Perhaps what we need is a statistician, to explain about noise and anomalies.
@srw?
Not a statistician, and not srw, but if I may?
Let's start with the figure
@mjr posted:
Continuing this from the duplicate discussion...
I'm such a sucker for this. Here's 5 years I can see easily:
2015 - 6 women, 3 men; (upthread)
2014 - 1 woman, 13 men; (
met -
city)
2013 - 5 women, 8 men;
2012 - 1 woman, 13 men;
2011 - 6 women, 10 men;
total - 19 women, 47 men... seems closer to 5/8ths than 2/3rds, but still a majority. So what are the other five years, are the pre-2011 (so pre-cycle-hire-and-superhighways) figures relevant to today and have male and female cycling rates developed at different rates?
The first thing to note is that the numbers are actually very small (this is not to detract in any way that each number represents an individual tragedy) compared to the many billions of journeys by bike that have taken place in the same period. I'll leave a space for
@srw to comment about denominator neglect here...
Each fatality is a dscrete and presumably independent event, so use of the Poisson distribution is appropriate. The important thing is that the standard deviation is thus given by taking the square root of the total. The standard deviation is a statistical measure of the likely variability of a measured quantity. For instance, if you take many measurements if some quantity x and its mean is 10 with a std dev of 2, the true value of x is probably somewhere between 8 and 12 [1].
So, taking the totals:
Women 19
Std dev 4.36
Men 47
Std dev 6.86
But we haven't taken account of the fact that there are more male cyclists than female. IIRC the TfL figure was 25% of cyclists are female, so a quick and dirty way is simply to scale (or normalise, if you're a physicist) all numbers to 100%. For women, that means multiplying by 4 (4 x 25 = 100), for men, multiply by 1.333 (75 x 1.333 = 100) [2]. Thus our normalised figures are:
Women 76
Std dev 17.44
Men 63
Std dev 9.14
Thus the natural variations in fatalities over the 5 years for both men and women, normalised to compensate for differences in each population are in the range:
Men: 54 to 72
Women 59 to 93
Both ranges coincide. If there were a thousand identical Londons, the fatality rate for each of them would probably lie within this range just through chance (but see [1] below). There is no reason to believe therefore that women are over-represented in cycling fatalities in London with the figures as presented. Natural -
random - noise is large and total fatalities are - thankfully! - low: this means that if any systematic difference exists, it's buried in the noise. [3]
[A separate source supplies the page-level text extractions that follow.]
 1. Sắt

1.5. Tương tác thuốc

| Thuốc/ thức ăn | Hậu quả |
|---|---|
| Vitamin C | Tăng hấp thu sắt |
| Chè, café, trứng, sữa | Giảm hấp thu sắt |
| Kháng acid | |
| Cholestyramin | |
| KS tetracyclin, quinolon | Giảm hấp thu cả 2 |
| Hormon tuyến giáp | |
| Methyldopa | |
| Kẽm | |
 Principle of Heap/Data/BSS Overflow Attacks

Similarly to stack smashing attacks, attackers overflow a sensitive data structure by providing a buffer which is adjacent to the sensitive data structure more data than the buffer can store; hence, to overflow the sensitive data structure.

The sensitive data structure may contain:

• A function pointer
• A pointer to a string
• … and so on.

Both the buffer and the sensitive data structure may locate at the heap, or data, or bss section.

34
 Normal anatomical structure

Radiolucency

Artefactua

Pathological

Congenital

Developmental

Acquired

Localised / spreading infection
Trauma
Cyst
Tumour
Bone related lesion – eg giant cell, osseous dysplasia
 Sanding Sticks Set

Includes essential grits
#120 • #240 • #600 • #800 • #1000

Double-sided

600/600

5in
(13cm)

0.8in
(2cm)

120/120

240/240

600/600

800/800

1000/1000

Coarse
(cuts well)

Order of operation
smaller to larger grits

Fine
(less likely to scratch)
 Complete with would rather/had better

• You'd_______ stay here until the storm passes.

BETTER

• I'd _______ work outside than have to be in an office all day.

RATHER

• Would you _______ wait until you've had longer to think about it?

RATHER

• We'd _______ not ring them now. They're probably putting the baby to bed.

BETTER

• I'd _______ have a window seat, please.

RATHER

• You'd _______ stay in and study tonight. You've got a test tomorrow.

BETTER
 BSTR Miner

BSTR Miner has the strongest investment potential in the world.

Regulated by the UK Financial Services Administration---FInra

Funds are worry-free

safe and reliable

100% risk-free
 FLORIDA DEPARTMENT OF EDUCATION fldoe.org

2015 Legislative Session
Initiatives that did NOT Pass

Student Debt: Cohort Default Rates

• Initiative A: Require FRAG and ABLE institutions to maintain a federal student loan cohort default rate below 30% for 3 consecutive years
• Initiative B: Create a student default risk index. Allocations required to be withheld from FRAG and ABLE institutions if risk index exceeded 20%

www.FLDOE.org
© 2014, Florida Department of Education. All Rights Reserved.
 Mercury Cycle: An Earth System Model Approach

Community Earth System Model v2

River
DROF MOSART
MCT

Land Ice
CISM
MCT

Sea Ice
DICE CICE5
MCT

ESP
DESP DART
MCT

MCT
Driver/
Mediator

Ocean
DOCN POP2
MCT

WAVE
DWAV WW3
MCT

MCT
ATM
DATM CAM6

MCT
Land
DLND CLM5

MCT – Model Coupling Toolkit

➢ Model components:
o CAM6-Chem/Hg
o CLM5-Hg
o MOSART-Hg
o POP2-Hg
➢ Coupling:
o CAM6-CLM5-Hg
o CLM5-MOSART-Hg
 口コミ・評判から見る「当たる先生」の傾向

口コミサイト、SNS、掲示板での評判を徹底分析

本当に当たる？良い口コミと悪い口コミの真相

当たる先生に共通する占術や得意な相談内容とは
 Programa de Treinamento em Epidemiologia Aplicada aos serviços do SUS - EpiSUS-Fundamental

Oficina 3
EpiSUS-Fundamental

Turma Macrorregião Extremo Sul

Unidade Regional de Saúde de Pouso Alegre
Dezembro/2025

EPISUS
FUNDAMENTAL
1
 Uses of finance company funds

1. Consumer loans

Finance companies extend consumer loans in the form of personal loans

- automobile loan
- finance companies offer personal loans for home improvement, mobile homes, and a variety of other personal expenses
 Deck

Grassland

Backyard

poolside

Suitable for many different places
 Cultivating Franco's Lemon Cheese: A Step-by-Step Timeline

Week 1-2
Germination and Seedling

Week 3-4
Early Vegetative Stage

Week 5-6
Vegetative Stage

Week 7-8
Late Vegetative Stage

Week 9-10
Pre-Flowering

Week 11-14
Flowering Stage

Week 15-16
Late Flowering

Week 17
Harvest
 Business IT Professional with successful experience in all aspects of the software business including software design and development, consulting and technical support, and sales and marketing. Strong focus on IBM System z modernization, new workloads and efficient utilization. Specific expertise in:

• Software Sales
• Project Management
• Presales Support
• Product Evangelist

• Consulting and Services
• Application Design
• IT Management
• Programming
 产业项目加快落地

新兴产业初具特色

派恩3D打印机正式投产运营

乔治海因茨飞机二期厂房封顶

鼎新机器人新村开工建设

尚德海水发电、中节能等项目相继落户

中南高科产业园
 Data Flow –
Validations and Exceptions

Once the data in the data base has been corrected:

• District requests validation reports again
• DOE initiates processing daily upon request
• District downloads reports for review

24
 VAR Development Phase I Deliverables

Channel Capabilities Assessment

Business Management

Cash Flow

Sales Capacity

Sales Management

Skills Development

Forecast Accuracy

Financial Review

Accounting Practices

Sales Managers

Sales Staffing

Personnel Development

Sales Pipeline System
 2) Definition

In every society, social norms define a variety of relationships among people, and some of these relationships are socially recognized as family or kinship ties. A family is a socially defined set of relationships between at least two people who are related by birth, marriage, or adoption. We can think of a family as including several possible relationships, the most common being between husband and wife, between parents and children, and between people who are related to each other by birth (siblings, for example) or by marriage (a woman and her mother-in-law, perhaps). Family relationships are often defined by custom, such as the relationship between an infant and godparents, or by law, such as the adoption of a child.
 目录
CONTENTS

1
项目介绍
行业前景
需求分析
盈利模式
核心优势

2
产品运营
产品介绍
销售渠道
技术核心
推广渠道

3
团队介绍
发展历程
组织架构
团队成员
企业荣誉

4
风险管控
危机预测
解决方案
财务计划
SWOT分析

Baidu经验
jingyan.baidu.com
Note that I've used a rather crude method here. A more rigorous method would to apply the appropriate t-test to the data to test for the probability of the two populations being different. With overlapping variances, it is highly unlikely to give a significant result. I'll leave that one to the proper statisticians.
Oh, and just to reiterate - cycling, even in central London, is a very safe activity.
[1] Pedantic statistician's note: assuming a normal distribution, there is a 68% probability of x being somewhere between 8 and 12. Therefore, there is a 32% chance of x lying outside this range.
[2] Yes, I could have saved myself some effort and just multplied the female data by three. But then, I
am a physicist...
[3] Alert (or possibly awake) readers will have noticed that I've used standard deviation in a rather different way to how I defined it above. This is because there is no uncertaincy in the number of fatalties. But there is a large and random year to year variation. Standard deviation in this case refers to the amount of randomness in these figures that can be expected.
Edited to correct silly mistake in the normalised female fatality number - which
decreases the difference between men and women.